(INPUT Opens)

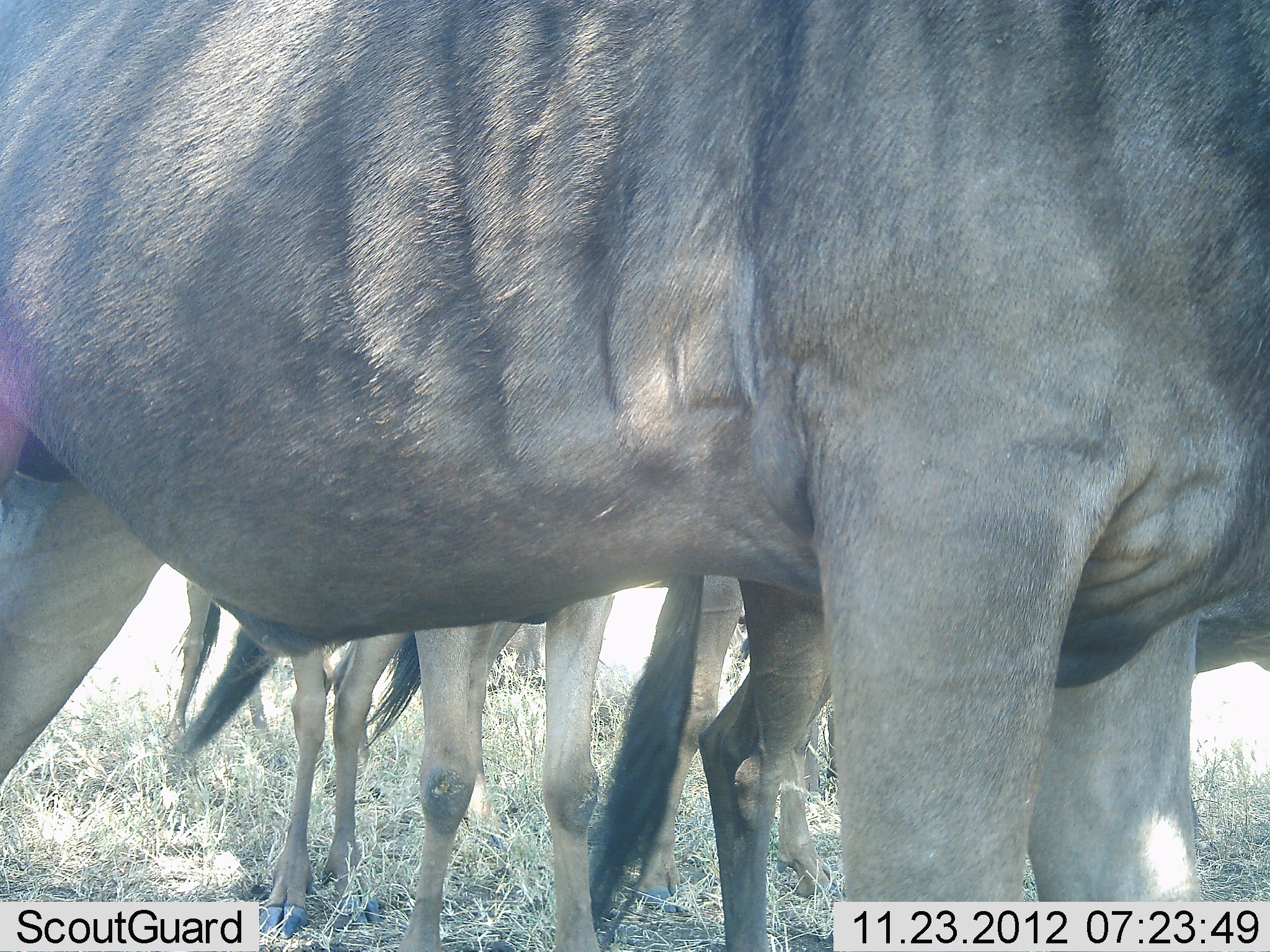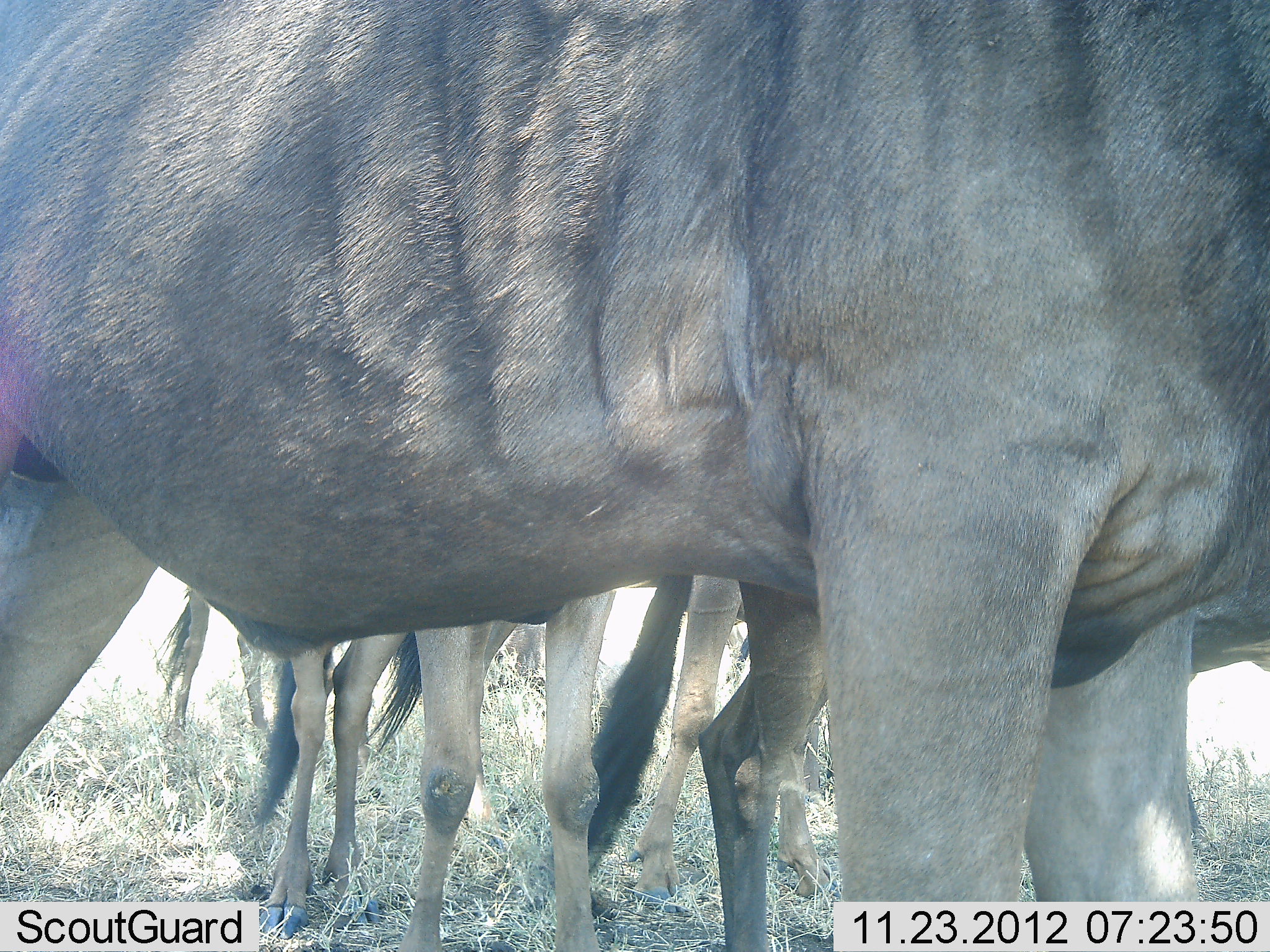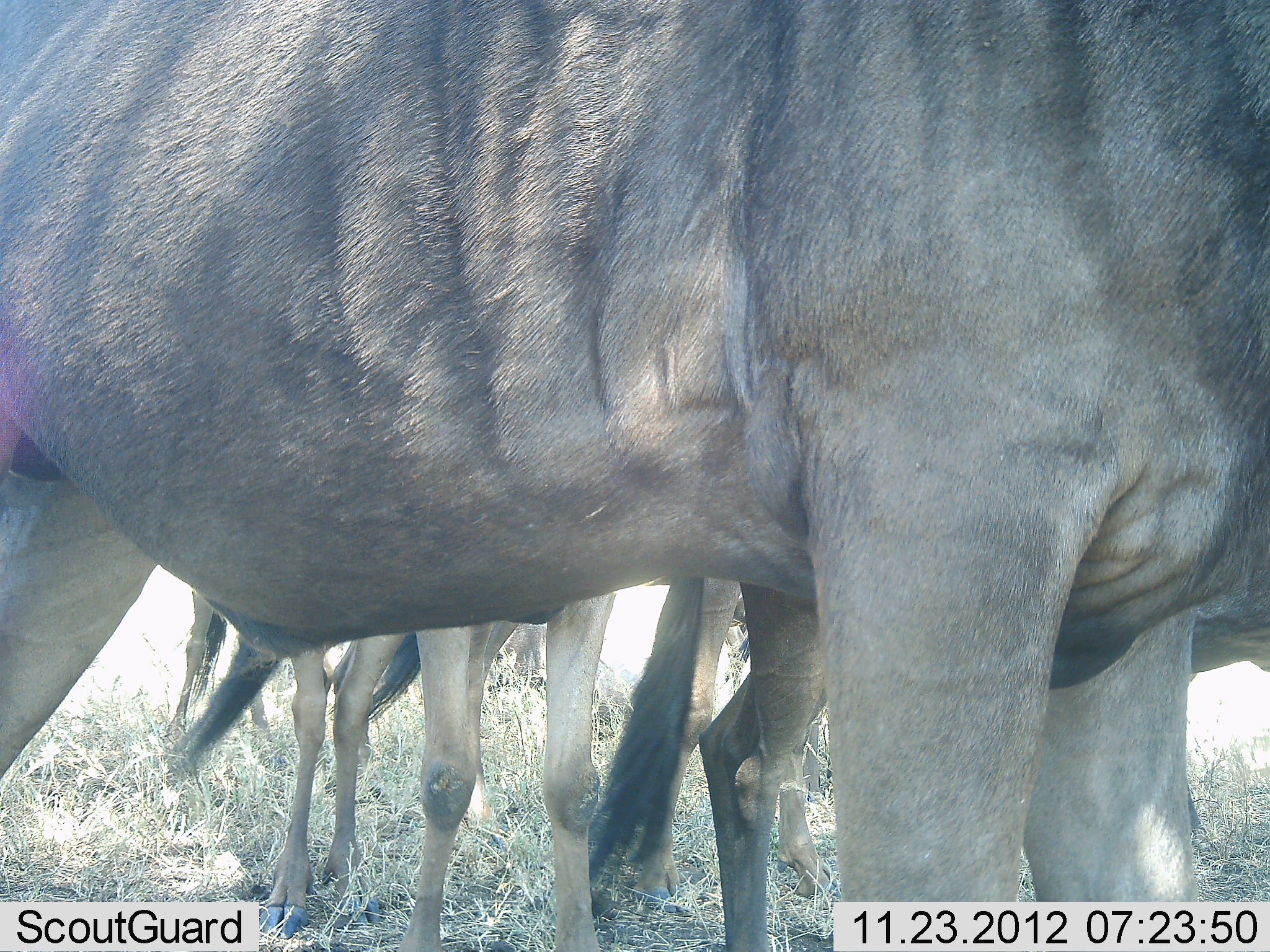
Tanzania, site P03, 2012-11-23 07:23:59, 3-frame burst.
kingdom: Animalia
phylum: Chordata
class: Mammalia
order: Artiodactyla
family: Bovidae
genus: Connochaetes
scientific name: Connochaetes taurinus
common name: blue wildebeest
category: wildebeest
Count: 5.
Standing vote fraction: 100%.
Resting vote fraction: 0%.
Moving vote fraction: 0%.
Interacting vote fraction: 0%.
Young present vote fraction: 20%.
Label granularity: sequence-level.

(INPUT Closes)
(INPUT Opens)

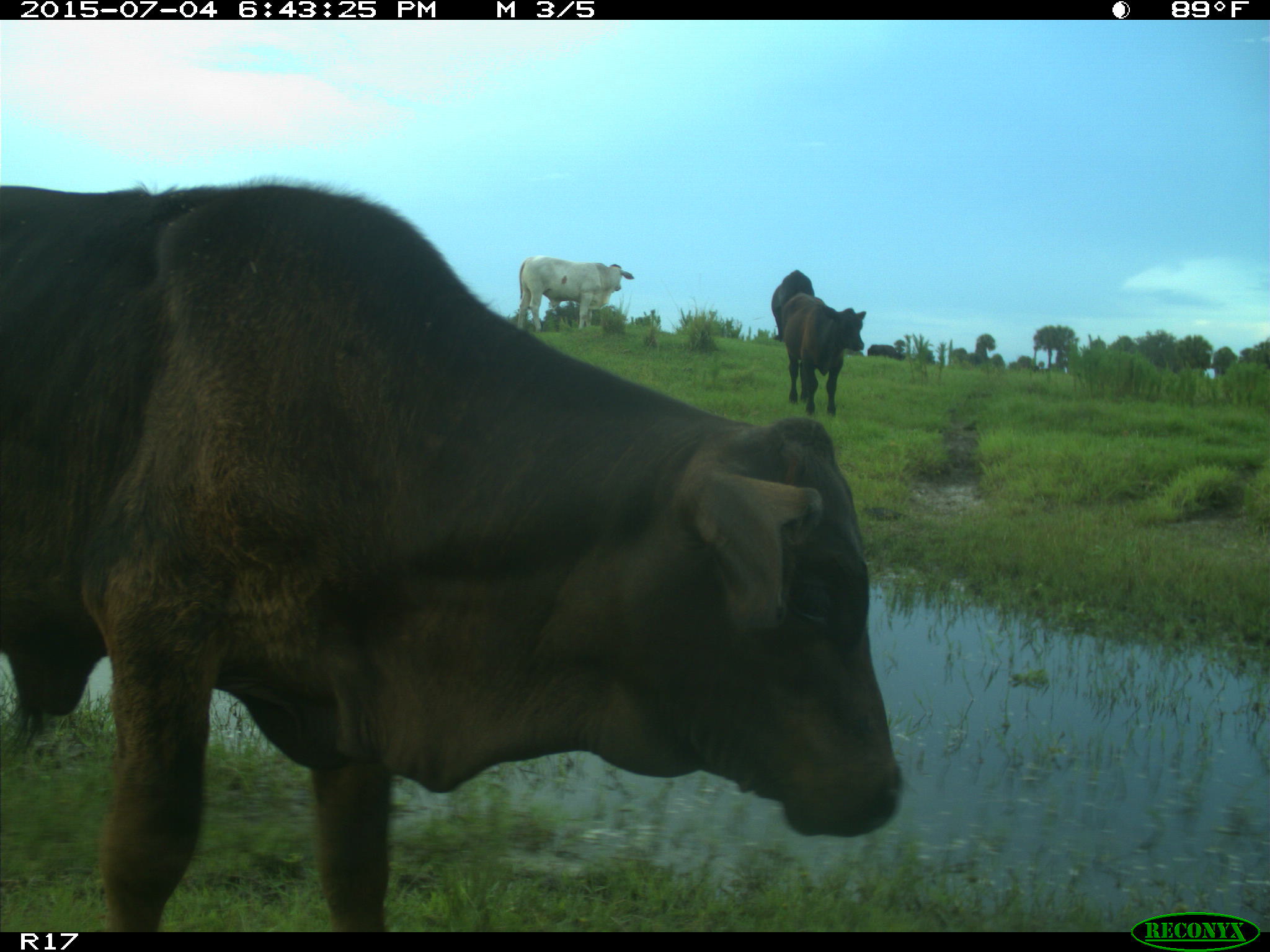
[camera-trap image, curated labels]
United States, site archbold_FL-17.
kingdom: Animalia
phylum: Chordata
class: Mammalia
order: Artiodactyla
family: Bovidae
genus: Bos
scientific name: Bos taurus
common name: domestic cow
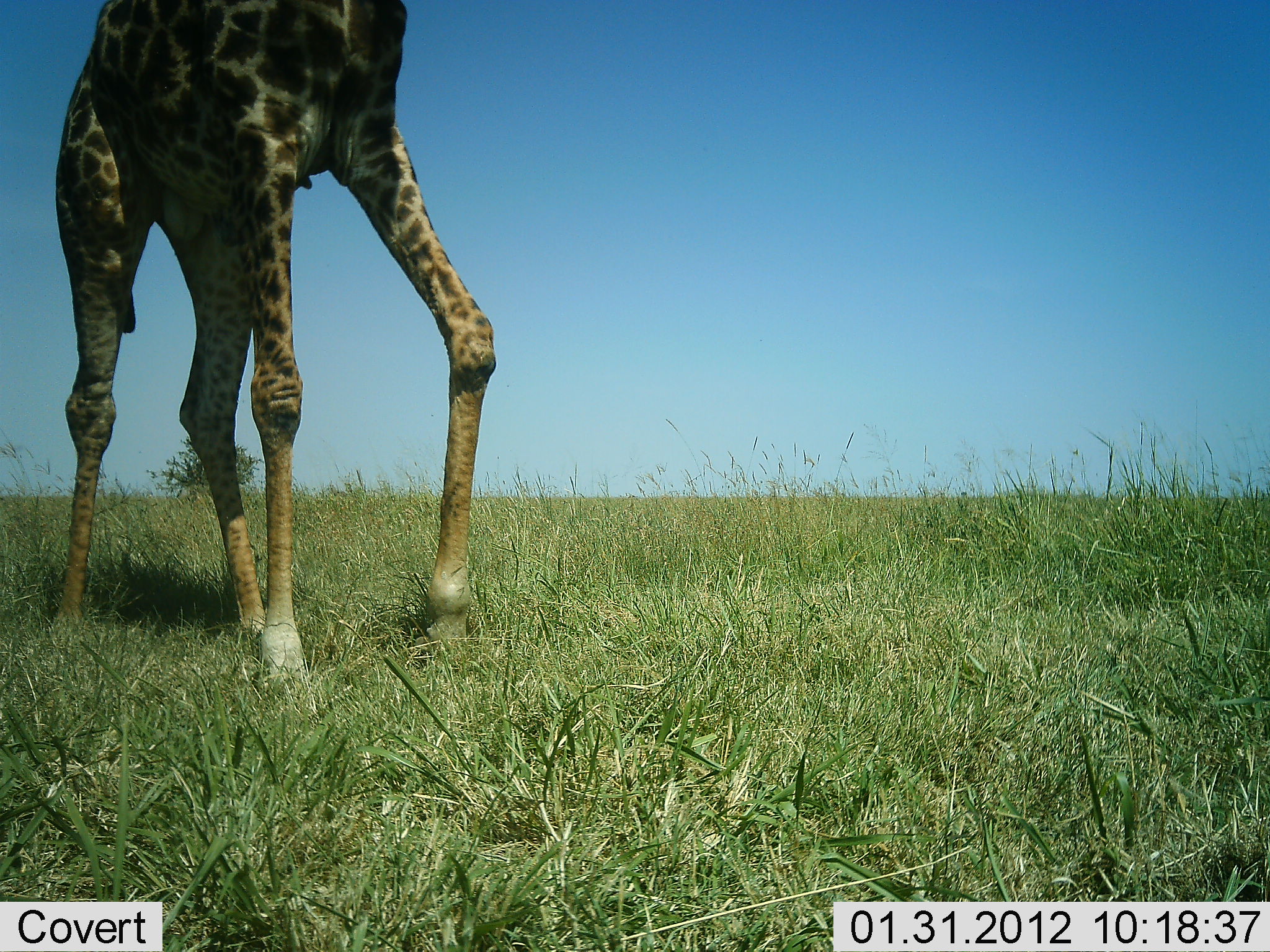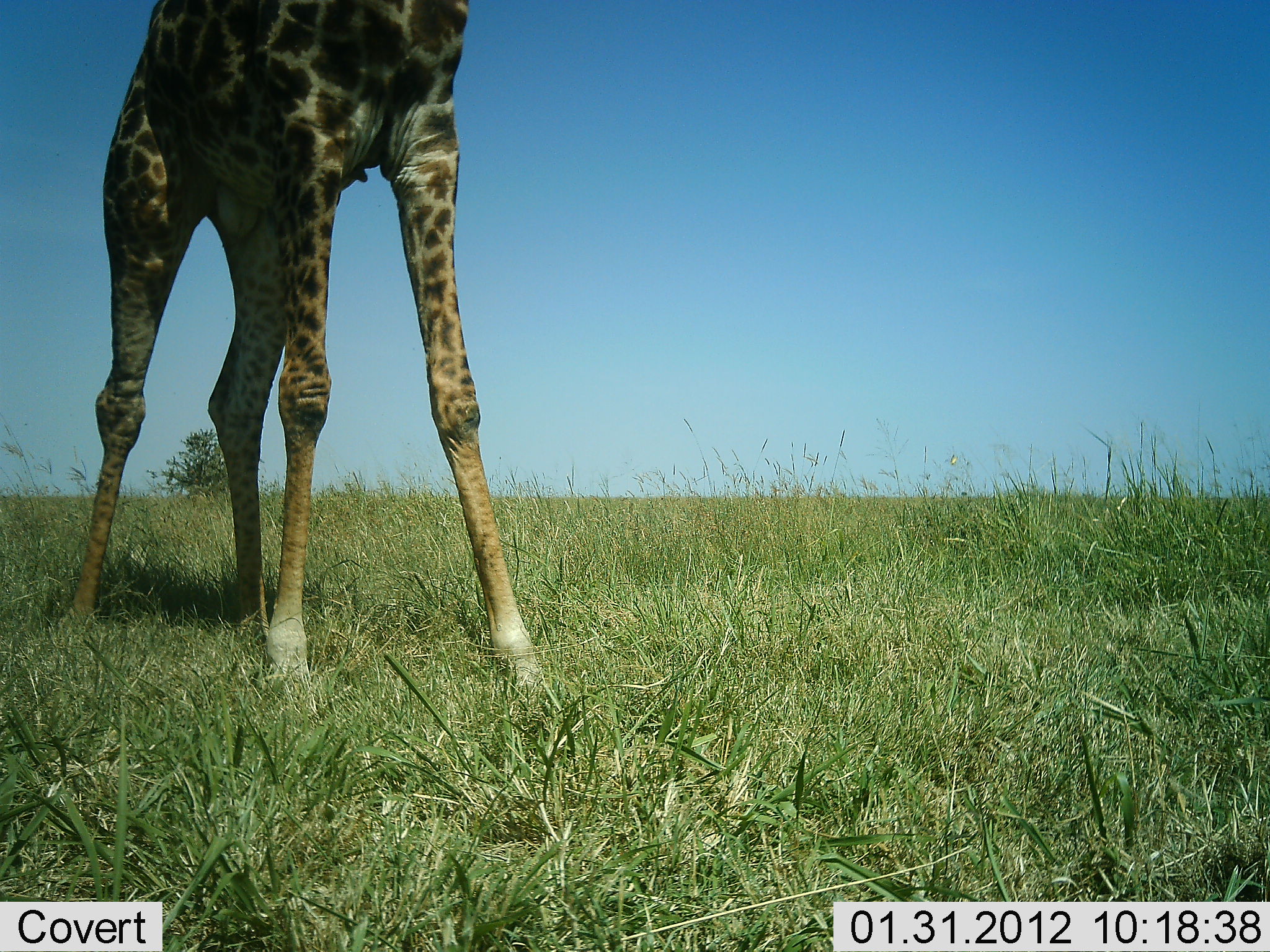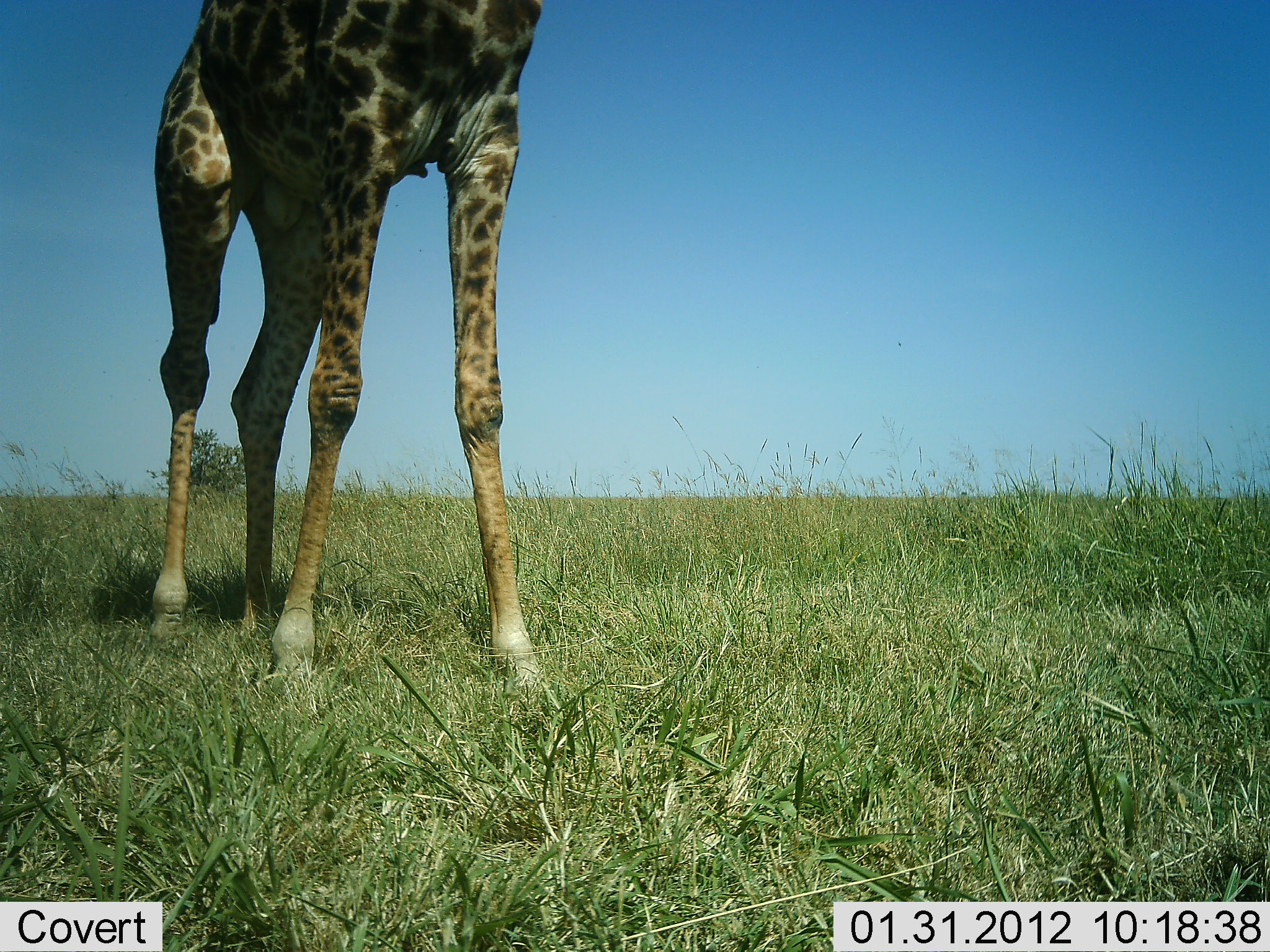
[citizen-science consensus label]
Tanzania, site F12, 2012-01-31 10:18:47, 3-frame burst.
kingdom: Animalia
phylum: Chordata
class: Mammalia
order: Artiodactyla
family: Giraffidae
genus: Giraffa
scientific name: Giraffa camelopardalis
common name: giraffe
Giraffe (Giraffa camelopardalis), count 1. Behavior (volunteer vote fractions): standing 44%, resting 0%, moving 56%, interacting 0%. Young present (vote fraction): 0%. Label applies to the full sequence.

(INPUT Closes)

The lines above from the one with "Moving vote fraction: 0%." through the one with "Label granularity: sequence-level." are to be duplicated exactly, ends included, with nothing added.

Moving vote fraction: 0%.
Interacting vote fraction: 0%.
Young present vote fraction: 20%.
Label granularity: sequence-level.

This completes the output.